Please rewrite the data from the line containing "Based on this scene, does" through the end of the data, swapping "nearest" for "closest" and leaving everything else unchanged. Leave the pictures out of the answer.

════

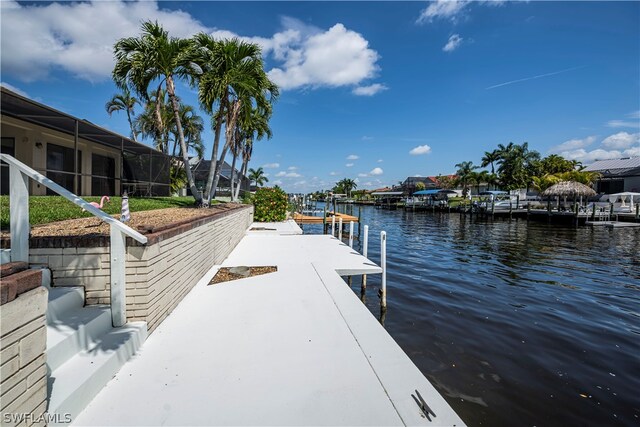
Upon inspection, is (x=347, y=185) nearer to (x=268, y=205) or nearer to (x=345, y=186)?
(x=345, y=186)

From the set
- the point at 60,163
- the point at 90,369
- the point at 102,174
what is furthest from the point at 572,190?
the point at 60,163

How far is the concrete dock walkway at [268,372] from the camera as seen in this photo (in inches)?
97.4

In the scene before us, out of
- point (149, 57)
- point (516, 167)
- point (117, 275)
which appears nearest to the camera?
point (117, 275)

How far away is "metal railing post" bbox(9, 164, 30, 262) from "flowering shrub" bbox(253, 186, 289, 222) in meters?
17.1

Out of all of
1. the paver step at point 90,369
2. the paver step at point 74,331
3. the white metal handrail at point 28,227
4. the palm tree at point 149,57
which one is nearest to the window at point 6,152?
the palm tree at point 149,57

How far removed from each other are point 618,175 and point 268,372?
6025 cm

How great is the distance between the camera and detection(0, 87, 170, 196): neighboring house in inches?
372

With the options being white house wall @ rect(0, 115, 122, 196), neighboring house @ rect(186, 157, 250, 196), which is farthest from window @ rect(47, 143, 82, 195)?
neighboring house @ rect(186, 157, 250, 196)

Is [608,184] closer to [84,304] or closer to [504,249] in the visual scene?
[504,249]

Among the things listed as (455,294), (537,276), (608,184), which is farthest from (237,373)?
(608,184)

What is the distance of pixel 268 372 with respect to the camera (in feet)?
10.1

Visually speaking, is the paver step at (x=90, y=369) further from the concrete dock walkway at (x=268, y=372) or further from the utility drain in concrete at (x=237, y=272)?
the utility drain in concrete at (x=237, y=272)

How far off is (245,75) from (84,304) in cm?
905

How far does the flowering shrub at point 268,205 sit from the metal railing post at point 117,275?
657 inches
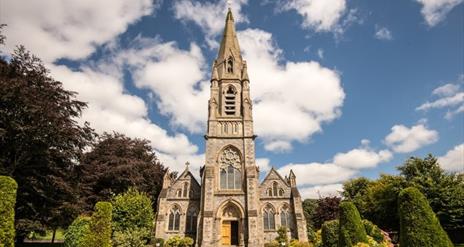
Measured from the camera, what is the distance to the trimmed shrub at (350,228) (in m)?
12.8

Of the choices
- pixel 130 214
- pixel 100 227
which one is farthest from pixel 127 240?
pixel 100 227

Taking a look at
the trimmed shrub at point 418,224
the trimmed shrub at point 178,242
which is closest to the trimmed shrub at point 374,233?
the trimmed shrub at point 418,224

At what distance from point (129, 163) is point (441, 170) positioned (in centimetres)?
3132

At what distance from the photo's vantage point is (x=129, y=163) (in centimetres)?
2961

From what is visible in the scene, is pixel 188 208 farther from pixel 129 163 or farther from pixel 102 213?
pixel 102 213

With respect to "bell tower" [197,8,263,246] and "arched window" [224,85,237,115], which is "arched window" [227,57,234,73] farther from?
"arched window" [224,85,237,115]

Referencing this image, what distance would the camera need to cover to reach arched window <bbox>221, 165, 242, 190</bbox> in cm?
2877

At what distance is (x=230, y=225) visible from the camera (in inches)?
1089

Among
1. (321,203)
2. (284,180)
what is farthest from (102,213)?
(321,203)

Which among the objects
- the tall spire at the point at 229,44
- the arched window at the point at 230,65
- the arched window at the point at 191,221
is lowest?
the arched window at the point at 191,221

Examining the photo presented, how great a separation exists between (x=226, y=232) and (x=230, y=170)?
605 cm

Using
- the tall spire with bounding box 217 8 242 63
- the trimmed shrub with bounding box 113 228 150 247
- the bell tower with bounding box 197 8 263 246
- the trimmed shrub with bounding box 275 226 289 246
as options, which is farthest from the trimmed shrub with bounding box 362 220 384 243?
the tall spire with bounding box 217 8 242 63

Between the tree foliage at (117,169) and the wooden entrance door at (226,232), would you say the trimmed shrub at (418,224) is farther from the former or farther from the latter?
the tree foliage at (117,169)

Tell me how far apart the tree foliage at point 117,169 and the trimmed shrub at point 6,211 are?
48.8ft
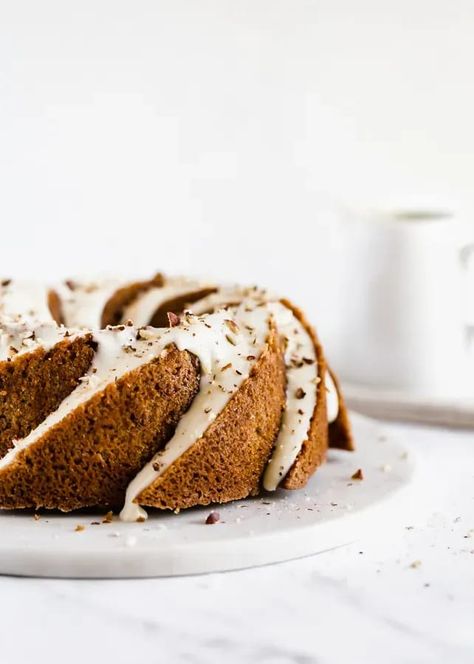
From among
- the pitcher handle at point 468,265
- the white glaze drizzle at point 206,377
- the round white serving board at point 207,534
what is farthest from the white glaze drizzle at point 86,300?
the pitcher handle at point 468,265

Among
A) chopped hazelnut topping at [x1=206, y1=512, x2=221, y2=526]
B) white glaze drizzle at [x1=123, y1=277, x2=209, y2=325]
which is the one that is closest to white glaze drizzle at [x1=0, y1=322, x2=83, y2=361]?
chopped hazelnut topping at [x1=206, y1=512, x2=221, y2=526]

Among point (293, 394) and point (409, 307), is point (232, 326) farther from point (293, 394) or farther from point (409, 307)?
point (409, 307)

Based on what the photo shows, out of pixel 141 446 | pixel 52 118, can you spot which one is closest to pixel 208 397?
pixel 141 446

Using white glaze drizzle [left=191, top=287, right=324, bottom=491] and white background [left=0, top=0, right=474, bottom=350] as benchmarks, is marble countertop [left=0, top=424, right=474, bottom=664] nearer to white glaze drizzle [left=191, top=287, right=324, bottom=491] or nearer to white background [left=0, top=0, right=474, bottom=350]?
white glaze drizzle [left=191, top=287, right=324, bottom=491]

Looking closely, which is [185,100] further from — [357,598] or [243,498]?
[357,598]

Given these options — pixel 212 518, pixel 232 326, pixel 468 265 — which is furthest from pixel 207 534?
pixel 468 265

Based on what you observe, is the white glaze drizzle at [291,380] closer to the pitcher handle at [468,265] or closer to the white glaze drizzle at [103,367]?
the white glaze drizzle at [103,367]
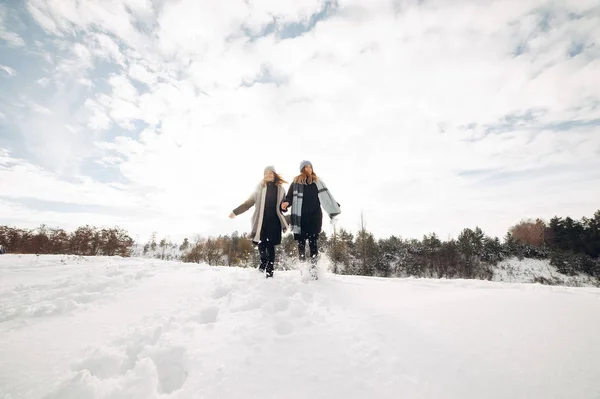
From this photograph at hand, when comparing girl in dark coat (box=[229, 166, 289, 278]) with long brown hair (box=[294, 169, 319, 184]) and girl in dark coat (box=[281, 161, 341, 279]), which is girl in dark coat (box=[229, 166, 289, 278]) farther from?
long brown hair (box=[294, 169, 319, 184])

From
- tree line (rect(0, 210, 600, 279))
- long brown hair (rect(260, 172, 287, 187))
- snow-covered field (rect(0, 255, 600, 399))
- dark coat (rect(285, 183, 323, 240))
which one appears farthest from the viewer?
tree line (rect(0, 210, 600, 279))

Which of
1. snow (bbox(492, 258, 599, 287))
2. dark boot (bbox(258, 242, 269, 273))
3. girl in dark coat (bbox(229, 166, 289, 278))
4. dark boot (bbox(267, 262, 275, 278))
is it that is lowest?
snow (bbox(492, 258, 599, 287))

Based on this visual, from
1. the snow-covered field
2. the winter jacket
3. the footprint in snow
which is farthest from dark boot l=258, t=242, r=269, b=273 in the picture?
the footprint in snow

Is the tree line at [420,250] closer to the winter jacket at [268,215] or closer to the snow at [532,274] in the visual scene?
the snow at [532,274]

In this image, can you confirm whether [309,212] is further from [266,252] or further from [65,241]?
[65,241]

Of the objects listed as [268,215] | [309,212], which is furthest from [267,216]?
[309,212]

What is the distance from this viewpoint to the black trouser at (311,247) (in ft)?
15.6

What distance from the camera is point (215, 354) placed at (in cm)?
214

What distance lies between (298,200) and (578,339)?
374 cm

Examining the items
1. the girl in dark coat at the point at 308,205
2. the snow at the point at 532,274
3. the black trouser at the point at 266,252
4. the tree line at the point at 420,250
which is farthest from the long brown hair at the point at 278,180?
the snow at the point at 532,274

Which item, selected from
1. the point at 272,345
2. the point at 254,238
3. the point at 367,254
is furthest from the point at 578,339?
the point at 367,254

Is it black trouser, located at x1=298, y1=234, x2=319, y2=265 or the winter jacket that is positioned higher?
the winter jacket

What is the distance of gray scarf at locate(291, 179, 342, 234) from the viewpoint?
4.93 meters

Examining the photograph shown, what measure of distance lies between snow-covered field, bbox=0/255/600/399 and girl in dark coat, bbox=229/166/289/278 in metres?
1.41
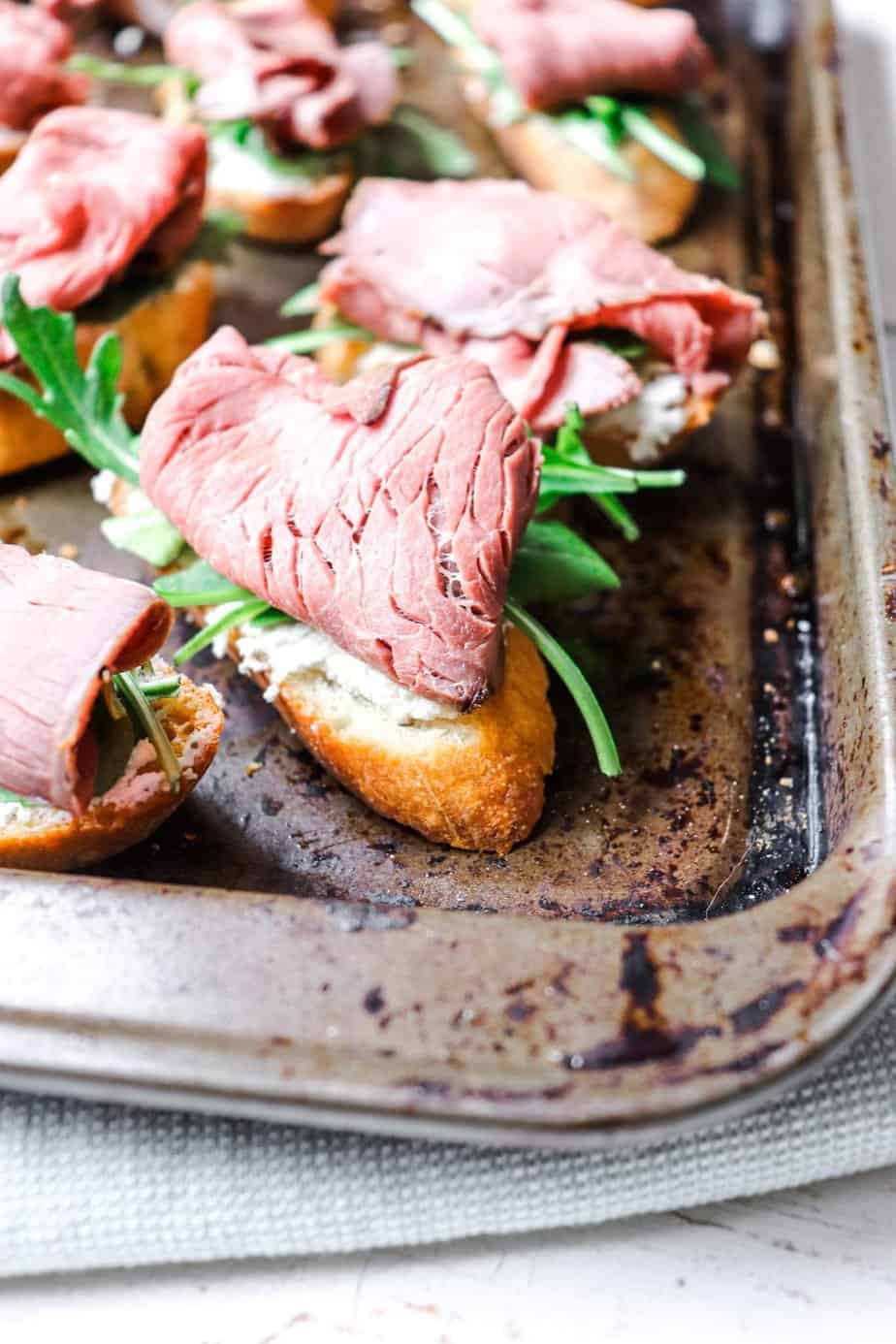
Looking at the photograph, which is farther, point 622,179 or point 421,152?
point 421,152

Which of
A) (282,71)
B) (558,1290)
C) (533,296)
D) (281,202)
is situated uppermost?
(533,296)

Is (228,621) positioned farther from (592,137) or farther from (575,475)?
(592,137)

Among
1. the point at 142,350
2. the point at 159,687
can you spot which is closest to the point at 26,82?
the point at 142,350

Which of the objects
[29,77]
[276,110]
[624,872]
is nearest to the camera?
[624,872]

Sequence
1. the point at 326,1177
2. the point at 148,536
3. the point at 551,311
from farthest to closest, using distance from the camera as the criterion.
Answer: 1. the point at 551,311
2. the point at 148,536
3. the point at 326,1177

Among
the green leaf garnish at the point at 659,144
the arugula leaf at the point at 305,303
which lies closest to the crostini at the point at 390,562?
the arugula leaf at the point at 305,303

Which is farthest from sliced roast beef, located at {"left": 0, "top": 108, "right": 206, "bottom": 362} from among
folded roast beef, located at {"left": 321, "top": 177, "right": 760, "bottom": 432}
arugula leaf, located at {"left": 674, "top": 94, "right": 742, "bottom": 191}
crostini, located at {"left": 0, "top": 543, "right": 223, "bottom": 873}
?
arugula leaf, located at {"left": 674, "top": 94, "right": 742, "bottom": 191}
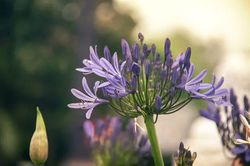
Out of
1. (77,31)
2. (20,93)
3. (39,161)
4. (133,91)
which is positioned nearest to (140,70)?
(133,91)

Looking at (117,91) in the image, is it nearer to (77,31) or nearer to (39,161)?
(39,161)

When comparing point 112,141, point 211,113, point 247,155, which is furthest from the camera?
point 112,141

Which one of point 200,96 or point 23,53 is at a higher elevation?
point 23,53

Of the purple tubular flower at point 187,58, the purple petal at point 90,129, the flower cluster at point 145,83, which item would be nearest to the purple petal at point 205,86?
the flower cluster at point 145,83

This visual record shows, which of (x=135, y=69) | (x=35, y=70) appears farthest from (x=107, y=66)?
(x=35, y=70)

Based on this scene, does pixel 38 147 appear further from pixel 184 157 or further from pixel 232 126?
pixel 232 126

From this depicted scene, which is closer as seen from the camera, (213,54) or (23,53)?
(23,53)

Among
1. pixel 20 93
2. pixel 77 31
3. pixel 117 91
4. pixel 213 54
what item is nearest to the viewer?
pixel 117 91
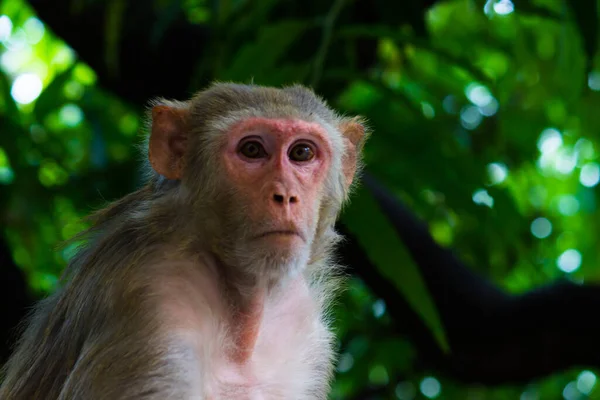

════

● Complete response
Based on this scene, does pixel 38 147 appear further from pixel 184 157 or further from pixel 232 126?
pixel 232 126

From this depicted scene, which is closer as seen from the camera, (213,54) or (23,53)?
(23,53)

Among
1. pixel 20 93
2. pixel 77 31
3. pixel 117 91
4. pixel 213 54
what item is closest to the viewer?
pixel 117 91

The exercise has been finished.